Why Are We Just Hearing About This Now?

Some of the barriers to training and utilizing an Afghani army.

The above link leads to a story sourced by NPR, called All Things Considered. One telling part of the story:

Years ago, a U.S. general told us that not only couldn’t many of the Afghan officers read or write, but they couldn’t count. He said the Americans at times would draw a large rectangle in the dirt, telling the officers they needed enough soldiers to fill that space.

Why are we just hearing about this NOW?

Isn’t NPR – National PUBLIC Radio – SUPPOSED to be the ‘unbiased news source’ – and, for that reason, is supported in the American people’s national budget? I know ONE item I’m in favor of jettisoning on the next budget.

Now, I applaud the soldiers for being creative enough to come up with ways to work with the locals. That’s kind of a standard American trait, and allied to the culture, that is intrigued with Redneck Engineering.

But, this information should have changed the mission, from trying to build a ‘modern’ military, to training the few educated people to lead the illiterate many. Which would have been a lower-tech military, which wouldn’t have pleased all those military vendors pushing their highest-tech equipment and materials.

We’uns, once we manage to take control, are going to have to track down all of the villains in this debacle, prosecute them, strip them of their assets, and put them in the pokey for a LONG time.

ALL of them – public AND private.

[UPDATE]

I found this on Taki today, and it makes some sense. Maybe we ought to be looking, not at parliamentary models of government, but at balanced monarchies with regional power strongholds. And, make it clear to the rulers that we would NOT continue supporting them, should they prove not willing to work with the others to keep the country stable. The only thing that all should agree upon is that both religious power centers and Leftist power centers should be kept from reaching the effective stage. Don’t really care about HOW they put down dissidents.

3 comments

    • T Town on August 23, 2021 at 12:15 PM

    It has been known since the beginning that the Afghan army was inept, and unreliable in battle.  They could not be trusted.  Our soldiers never knew when an Afghani soldier would turn against them, or simply turn and run away. 
    Afghanistan, like most of the countries in that region, has a tribal mentality.  That makes it nearly impossible to implement a single government, or army.  Rather than try to build up a single Afghani army, they would have done better to train and equip regional armies that would protect their own tribes.
     

  1. Yep. Gotta read Bill Whittles’ Tribes again.
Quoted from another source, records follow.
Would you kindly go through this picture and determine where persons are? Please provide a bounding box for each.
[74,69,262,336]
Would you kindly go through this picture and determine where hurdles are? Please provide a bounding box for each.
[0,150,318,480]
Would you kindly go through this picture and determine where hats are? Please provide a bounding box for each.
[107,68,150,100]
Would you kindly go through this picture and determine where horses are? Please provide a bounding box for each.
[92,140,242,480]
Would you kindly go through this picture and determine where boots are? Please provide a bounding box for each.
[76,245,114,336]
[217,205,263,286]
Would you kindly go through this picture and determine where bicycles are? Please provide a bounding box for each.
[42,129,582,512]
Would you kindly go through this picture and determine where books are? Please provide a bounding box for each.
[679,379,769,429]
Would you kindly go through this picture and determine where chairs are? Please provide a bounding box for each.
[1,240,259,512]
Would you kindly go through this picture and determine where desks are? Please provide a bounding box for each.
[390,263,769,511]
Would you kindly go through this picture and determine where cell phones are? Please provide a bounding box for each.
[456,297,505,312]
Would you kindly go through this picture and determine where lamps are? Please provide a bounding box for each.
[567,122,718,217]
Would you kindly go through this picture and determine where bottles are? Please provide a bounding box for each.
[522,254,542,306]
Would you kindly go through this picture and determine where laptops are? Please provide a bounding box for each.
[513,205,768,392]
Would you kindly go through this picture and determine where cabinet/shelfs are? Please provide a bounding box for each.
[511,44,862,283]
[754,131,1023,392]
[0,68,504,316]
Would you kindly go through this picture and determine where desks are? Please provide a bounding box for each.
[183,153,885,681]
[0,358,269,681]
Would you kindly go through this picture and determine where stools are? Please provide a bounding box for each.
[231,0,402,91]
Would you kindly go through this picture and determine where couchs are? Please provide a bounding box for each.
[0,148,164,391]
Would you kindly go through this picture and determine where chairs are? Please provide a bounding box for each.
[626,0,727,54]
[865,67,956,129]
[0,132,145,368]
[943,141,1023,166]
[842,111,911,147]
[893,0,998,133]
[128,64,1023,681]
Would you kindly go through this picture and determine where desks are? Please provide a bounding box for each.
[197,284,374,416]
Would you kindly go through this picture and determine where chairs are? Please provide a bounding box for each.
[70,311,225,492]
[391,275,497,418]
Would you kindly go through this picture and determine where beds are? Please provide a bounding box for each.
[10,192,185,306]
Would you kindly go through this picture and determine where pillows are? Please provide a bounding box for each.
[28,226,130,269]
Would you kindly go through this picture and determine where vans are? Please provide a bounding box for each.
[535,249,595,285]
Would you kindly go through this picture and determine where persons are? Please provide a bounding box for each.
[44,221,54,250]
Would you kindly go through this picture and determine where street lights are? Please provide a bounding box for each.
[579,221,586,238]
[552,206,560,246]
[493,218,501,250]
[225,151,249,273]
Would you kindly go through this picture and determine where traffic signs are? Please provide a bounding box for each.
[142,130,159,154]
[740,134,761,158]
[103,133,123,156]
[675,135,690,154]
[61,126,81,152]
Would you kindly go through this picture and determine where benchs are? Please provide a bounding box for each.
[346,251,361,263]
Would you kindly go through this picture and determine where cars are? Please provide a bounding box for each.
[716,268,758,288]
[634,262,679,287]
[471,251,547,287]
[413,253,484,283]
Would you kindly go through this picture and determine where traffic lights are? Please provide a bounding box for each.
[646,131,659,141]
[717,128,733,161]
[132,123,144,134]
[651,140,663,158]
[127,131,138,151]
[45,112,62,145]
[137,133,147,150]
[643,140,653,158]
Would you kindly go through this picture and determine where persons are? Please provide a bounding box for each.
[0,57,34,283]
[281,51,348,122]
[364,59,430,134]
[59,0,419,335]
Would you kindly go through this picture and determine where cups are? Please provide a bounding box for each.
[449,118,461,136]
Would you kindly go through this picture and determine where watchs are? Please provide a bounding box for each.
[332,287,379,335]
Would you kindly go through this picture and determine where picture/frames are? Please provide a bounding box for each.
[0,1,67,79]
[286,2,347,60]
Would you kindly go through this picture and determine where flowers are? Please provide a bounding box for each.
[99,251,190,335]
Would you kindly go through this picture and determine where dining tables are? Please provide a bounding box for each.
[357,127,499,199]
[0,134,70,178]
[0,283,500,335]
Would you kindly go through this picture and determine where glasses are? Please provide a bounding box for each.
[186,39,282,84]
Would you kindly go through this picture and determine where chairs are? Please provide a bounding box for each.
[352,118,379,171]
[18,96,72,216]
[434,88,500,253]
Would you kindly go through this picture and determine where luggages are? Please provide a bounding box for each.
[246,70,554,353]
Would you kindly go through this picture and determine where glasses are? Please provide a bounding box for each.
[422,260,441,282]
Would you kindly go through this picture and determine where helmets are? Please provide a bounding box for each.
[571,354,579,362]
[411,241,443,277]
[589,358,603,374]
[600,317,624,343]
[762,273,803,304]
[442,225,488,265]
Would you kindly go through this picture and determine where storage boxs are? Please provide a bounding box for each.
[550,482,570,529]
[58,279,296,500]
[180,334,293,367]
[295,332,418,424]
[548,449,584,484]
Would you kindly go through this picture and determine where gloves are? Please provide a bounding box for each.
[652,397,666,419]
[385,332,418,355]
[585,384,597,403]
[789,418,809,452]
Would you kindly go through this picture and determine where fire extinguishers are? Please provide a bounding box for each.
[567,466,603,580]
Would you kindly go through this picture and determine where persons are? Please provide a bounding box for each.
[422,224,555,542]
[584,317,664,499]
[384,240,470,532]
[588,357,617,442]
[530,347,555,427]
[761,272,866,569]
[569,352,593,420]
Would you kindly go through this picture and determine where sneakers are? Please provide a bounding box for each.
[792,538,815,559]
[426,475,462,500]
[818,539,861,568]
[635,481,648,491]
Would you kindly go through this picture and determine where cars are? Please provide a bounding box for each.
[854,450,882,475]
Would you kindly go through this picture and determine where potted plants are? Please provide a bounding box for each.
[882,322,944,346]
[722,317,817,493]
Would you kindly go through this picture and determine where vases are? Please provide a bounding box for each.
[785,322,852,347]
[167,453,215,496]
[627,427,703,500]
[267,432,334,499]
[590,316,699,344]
  2. I am ever more inclined toward Poul Anderson’s view of things:

    “You wanted to re-establish the centralized state, didn’t you? Did you ever stop to think that maybe feudalism is what suits Man? Some one place to call our own, and belong to, and be part of; a community with traditions and honor; a chance for the individual to make decisions that count; a bulwark for liberty against the central overlords, who’ll always want more and more power; a thousand different ways to live. We’ve always built supercountries, here on Earth, and we’ve always knocked them apart again. I think maybe the whole idea is wrong. And maybe this time we’ll try something better. Why not a world of little states, too well rooted to dissolve in a nation, too small to do much harm—slowly rising above petty jealousies and spite, but keeping their identities—a thousand separate approaches to our problems. Maybe then we can solve a few of them…for ourselves!”

    [Poul Anderson, “No Truce With Kings”]

    The problem, of course, is that the superstates can, as long as they hold together, militarily overwhelm the little states…unless the little states have a superstate protector of their own. And so we get the superpower standoff of the Twentieth Century.